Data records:
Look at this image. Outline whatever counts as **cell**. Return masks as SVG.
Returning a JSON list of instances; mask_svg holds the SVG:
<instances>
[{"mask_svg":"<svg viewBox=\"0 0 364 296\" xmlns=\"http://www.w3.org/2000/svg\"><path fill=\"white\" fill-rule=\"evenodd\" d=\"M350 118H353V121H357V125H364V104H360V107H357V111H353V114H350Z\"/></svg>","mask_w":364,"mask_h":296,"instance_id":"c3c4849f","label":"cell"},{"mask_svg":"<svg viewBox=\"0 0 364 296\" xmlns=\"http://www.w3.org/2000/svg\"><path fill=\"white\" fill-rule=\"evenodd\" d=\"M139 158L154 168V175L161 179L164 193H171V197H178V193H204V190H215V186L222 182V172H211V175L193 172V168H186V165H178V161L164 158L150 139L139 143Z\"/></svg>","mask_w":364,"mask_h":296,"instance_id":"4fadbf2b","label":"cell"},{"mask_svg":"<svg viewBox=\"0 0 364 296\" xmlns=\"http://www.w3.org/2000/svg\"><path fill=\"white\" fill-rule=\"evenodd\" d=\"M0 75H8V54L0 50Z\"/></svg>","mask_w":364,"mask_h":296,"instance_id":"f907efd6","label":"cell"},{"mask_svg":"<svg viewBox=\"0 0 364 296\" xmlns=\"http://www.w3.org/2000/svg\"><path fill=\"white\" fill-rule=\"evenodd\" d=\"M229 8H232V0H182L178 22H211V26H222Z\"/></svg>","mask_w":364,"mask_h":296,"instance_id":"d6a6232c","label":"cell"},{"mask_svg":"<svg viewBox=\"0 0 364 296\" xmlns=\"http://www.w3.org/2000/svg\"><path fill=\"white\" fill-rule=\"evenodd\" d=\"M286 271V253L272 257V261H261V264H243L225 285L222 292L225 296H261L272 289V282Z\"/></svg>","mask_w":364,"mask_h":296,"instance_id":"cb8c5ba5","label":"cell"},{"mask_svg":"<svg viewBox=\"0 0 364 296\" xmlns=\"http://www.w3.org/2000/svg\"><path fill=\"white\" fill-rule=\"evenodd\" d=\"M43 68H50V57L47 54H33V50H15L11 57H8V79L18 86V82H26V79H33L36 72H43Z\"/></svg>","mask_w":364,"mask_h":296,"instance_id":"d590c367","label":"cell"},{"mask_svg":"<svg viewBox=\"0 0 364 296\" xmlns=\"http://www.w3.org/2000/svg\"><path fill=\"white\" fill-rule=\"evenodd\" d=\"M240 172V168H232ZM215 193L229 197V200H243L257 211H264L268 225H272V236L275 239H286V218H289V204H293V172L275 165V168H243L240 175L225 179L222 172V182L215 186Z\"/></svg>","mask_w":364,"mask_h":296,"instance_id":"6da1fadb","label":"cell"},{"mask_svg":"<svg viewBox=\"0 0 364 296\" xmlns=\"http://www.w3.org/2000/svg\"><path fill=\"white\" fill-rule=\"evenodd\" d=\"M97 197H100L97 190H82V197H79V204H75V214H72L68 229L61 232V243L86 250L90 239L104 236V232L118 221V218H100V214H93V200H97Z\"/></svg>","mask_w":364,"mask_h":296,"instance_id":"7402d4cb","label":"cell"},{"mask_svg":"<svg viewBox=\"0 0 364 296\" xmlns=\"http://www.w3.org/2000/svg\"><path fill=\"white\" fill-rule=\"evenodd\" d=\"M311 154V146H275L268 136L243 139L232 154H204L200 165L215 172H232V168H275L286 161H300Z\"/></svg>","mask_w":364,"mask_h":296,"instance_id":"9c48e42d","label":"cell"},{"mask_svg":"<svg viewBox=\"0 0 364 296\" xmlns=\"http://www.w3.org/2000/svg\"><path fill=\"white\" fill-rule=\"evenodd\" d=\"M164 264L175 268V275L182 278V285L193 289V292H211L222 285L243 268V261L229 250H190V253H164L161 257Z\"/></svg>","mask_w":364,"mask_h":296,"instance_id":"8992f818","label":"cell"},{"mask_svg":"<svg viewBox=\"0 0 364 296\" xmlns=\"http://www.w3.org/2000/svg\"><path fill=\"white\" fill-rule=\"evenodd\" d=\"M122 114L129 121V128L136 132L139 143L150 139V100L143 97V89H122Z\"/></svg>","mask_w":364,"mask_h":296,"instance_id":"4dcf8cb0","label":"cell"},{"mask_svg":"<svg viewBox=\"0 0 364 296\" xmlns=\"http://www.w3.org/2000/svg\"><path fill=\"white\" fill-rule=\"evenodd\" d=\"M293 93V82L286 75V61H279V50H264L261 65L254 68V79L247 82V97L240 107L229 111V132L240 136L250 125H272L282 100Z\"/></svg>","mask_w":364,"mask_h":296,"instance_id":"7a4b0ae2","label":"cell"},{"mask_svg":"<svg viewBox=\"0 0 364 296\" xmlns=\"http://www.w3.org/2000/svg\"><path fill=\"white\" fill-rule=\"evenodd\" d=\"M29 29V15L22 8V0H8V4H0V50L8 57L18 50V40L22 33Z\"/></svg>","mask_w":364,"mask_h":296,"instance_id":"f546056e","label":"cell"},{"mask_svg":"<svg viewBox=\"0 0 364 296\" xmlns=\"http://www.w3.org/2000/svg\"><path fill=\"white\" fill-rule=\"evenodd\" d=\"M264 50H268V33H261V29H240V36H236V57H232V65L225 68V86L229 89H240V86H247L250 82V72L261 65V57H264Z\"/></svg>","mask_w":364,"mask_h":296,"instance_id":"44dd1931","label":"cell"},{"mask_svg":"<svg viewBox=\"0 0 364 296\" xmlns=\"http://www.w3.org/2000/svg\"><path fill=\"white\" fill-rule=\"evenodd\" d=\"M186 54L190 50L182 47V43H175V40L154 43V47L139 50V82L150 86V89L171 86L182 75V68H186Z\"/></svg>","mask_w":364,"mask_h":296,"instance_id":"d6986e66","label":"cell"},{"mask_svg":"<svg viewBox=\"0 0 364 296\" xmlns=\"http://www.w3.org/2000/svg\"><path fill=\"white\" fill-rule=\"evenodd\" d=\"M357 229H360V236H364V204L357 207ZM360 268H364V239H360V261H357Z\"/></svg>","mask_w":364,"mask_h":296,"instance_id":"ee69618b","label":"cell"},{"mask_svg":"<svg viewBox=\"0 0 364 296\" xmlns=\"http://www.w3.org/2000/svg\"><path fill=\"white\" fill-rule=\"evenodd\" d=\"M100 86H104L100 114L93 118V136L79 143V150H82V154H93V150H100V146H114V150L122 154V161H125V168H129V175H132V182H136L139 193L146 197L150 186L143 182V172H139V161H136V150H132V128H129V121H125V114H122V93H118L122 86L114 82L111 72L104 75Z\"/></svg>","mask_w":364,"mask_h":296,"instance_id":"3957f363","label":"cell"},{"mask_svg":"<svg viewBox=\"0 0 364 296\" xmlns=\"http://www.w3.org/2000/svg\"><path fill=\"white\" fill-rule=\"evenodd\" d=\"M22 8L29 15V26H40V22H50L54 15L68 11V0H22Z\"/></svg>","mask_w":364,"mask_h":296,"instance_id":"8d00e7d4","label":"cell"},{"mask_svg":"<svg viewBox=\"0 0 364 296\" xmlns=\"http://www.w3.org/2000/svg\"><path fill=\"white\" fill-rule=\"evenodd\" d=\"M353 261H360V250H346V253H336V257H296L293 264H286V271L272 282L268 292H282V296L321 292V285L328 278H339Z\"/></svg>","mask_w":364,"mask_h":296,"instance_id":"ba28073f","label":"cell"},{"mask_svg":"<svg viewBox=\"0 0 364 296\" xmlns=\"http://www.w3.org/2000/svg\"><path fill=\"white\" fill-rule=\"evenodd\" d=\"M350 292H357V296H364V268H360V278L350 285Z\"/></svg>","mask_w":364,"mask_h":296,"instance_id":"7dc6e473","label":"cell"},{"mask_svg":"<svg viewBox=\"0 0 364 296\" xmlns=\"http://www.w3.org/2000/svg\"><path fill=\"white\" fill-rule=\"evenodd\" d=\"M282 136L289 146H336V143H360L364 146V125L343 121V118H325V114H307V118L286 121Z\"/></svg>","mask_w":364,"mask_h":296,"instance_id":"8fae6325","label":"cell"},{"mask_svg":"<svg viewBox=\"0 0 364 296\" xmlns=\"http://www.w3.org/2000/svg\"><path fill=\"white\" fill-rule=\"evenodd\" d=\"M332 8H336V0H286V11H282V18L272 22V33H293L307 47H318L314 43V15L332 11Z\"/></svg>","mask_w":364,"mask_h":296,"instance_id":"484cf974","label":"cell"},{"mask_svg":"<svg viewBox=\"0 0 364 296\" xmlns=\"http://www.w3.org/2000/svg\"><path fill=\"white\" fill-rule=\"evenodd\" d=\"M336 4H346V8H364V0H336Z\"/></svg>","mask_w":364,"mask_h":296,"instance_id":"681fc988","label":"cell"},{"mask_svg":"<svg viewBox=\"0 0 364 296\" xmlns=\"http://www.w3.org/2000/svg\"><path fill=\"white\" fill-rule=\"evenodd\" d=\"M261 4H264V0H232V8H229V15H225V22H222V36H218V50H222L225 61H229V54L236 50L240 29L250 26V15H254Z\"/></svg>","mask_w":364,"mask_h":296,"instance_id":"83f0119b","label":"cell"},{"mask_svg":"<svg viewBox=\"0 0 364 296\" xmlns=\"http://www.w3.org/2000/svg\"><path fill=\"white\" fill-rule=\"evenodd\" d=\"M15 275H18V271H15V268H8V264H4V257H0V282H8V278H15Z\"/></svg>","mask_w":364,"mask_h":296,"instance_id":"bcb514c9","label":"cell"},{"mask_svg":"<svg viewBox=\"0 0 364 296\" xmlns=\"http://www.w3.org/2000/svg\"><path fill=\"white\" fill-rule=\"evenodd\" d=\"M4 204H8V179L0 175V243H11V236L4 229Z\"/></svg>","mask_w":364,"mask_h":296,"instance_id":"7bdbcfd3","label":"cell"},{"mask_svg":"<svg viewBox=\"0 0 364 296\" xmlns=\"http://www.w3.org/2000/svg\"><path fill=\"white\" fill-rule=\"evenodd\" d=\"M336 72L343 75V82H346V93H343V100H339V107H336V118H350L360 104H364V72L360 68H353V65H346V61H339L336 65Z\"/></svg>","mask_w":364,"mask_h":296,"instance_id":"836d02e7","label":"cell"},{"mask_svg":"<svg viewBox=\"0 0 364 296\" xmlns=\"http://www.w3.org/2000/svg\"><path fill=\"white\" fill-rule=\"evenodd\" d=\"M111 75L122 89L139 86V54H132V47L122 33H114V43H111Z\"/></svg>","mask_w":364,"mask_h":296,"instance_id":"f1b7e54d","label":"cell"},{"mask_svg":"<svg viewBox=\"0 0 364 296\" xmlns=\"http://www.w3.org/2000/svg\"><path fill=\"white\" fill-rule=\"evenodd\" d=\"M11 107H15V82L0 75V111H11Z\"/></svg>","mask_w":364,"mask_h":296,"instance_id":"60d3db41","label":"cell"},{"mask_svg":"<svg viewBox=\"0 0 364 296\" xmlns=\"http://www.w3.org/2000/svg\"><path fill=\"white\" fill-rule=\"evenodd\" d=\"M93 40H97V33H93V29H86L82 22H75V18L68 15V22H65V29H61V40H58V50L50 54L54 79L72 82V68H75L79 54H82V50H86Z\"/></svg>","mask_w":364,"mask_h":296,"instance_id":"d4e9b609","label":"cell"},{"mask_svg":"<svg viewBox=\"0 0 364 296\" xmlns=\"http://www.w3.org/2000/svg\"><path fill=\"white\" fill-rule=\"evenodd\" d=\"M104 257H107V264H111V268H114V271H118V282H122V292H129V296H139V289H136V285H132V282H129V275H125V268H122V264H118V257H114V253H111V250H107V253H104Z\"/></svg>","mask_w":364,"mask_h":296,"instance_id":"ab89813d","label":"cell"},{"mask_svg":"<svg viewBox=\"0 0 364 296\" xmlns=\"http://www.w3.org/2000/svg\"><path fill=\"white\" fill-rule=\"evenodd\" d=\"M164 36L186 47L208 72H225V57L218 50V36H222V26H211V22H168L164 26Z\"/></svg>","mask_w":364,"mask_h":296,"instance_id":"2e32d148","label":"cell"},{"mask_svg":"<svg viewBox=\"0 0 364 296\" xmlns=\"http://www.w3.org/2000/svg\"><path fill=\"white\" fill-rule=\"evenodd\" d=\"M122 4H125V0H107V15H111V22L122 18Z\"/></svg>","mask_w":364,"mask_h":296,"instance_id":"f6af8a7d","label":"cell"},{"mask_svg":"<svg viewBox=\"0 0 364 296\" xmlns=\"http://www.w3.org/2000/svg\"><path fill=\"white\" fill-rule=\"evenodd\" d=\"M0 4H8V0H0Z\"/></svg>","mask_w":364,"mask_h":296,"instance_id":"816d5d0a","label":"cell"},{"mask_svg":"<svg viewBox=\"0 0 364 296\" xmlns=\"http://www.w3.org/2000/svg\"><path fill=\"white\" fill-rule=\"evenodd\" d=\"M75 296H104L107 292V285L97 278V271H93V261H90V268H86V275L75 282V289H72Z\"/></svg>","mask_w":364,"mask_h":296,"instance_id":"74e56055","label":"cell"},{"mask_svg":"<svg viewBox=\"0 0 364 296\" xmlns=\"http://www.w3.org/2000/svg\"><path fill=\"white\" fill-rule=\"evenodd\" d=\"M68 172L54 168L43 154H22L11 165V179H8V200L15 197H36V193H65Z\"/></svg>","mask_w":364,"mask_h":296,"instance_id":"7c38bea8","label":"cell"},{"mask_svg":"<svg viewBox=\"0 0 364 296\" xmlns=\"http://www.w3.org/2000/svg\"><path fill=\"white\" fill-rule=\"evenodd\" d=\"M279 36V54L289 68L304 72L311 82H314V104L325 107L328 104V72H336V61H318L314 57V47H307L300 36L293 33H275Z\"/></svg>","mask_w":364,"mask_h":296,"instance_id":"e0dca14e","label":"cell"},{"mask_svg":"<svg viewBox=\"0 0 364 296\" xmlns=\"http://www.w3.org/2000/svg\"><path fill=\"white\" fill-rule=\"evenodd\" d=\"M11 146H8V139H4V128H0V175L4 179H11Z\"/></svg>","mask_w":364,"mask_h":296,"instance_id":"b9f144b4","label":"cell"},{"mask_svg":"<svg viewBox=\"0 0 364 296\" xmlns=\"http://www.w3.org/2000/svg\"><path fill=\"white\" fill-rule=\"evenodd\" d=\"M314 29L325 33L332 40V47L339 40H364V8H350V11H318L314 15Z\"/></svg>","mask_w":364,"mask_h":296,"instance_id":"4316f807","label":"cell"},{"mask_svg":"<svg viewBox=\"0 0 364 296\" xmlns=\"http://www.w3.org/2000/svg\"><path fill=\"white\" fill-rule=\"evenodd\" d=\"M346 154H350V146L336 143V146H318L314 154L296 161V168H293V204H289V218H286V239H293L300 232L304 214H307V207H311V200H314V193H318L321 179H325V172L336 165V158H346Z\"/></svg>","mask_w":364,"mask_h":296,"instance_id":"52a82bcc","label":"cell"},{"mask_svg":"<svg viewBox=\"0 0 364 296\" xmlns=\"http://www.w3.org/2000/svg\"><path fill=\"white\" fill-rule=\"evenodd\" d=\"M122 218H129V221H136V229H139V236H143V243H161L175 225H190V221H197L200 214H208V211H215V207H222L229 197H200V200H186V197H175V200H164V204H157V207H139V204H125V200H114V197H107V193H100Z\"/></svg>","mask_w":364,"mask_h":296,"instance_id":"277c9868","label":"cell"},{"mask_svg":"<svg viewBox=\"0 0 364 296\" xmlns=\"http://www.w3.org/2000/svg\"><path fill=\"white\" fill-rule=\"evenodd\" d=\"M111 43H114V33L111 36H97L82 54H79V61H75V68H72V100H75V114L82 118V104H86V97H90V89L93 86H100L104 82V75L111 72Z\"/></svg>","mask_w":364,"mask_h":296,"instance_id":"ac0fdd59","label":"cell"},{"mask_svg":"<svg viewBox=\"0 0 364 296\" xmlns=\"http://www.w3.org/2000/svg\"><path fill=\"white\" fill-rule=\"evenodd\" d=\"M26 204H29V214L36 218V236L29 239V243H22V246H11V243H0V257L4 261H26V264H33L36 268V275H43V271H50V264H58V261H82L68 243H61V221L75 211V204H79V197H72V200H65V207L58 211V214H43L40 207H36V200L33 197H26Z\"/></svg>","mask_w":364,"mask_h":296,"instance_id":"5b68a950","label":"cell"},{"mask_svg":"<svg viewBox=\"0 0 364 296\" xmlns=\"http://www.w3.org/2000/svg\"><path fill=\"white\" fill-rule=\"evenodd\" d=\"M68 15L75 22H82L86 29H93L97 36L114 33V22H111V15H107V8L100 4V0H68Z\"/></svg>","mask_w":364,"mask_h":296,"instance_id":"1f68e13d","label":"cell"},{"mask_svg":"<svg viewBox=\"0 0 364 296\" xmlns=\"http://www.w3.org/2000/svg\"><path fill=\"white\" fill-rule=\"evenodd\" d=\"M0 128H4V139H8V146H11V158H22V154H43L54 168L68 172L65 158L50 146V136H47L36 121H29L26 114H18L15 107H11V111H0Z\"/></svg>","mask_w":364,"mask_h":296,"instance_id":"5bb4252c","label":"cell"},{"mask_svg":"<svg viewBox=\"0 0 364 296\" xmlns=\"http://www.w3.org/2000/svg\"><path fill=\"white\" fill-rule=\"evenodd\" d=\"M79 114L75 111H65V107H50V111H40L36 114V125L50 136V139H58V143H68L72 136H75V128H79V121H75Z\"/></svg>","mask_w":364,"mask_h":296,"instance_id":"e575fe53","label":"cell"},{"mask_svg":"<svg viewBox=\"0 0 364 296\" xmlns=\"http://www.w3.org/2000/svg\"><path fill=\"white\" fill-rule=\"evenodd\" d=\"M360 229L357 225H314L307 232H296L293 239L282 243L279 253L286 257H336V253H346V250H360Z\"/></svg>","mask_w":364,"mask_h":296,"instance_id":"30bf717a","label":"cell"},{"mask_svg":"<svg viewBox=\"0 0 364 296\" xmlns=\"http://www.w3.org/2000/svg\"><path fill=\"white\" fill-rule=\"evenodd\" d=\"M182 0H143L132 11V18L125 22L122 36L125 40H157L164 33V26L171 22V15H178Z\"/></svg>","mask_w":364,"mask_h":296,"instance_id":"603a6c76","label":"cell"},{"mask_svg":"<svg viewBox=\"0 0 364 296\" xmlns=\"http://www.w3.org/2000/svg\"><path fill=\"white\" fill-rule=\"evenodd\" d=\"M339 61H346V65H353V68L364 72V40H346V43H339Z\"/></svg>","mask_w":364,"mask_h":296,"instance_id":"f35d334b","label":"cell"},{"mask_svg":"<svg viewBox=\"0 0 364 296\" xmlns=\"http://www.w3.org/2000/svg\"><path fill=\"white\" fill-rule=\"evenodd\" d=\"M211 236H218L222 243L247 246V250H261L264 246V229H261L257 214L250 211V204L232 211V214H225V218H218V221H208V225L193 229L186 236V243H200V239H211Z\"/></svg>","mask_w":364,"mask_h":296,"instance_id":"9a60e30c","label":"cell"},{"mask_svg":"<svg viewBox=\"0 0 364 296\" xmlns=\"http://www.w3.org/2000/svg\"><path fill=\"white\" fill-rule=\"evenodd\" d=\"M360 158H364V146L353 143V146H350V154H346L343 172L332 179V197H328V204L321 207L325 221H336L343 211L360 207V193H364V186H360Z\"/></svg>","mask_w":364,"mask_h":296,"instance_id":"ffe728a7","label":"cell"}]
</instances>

SHORT EXERCISE ▸ Copy the data verbatim from its first line through the line containing "<instances>", including both of those lines.

ANSWER IN FULL ▸
Look at this image. Outline whatever counts as **cell**. Return masks as SVG.
Returning a JSON list of instances; mask_svg holds the SVG:
<instances>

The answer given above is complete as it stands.